The venom of an eastern brown snake contains an unfortunate mix of neurotoxins, coagulants, cardiotoxins, and nephrotoxins. These affect almost the entire body system, including the brain, heart, kidneys, and blood. Immediate medical intervention is needed if bitten. Eastern brown snakes are known as the “second most toxic land snake in the world”.
1. Inland Taipan
Holding the unfortunate title of “world’s most venomous snake”, the inland taipan is not a snake you’ll want to cross paths with! Thankfully, most people never will unless you plan to trek deep into the Australian Outback. They live in very remote arid regions, far from populated areas, and are rarely ever spotted. Inland taipans spend most of their time in underground burrows, and they are actually known to be quite docile. Although it’s not recommended that you try to handle one!

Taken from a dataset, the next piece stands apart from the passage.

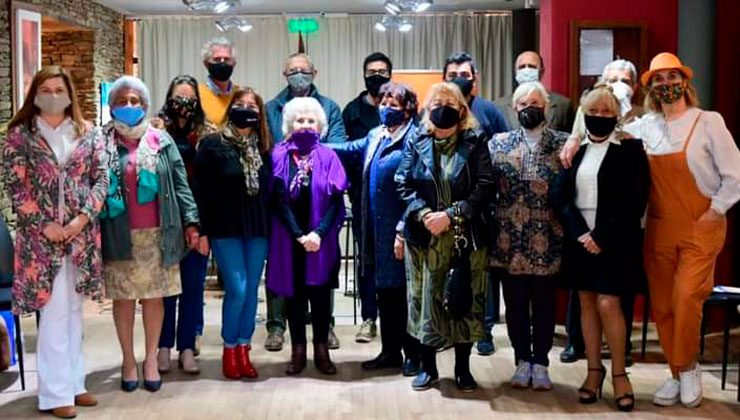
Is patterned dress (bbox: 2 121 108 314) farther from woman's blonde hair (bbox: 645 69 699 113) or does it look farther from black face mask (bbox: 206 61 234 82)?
woman's blonde hair (bbox: 645 69 699 113)

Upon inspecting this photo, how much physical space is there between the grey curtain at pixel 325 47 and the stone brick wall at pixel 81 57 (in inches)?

The venom of an inland taipan is considered the most dangerous due to its high toxicity and increased absorption factor. It contains hyaluronidase, an enzyme that increases the absorption rate of the toxins.
Although the inland taipan can pack a punch with their noxious venom, there are no reported cases of fatalities from one. Thanks in part to their remoteness and docile nature. Most reported bites occurred with snake handlers or those attempting to hold these snakes as pets. A good rule of thumb is to stay away from the inland taipan and the inland taipan will stay away from you!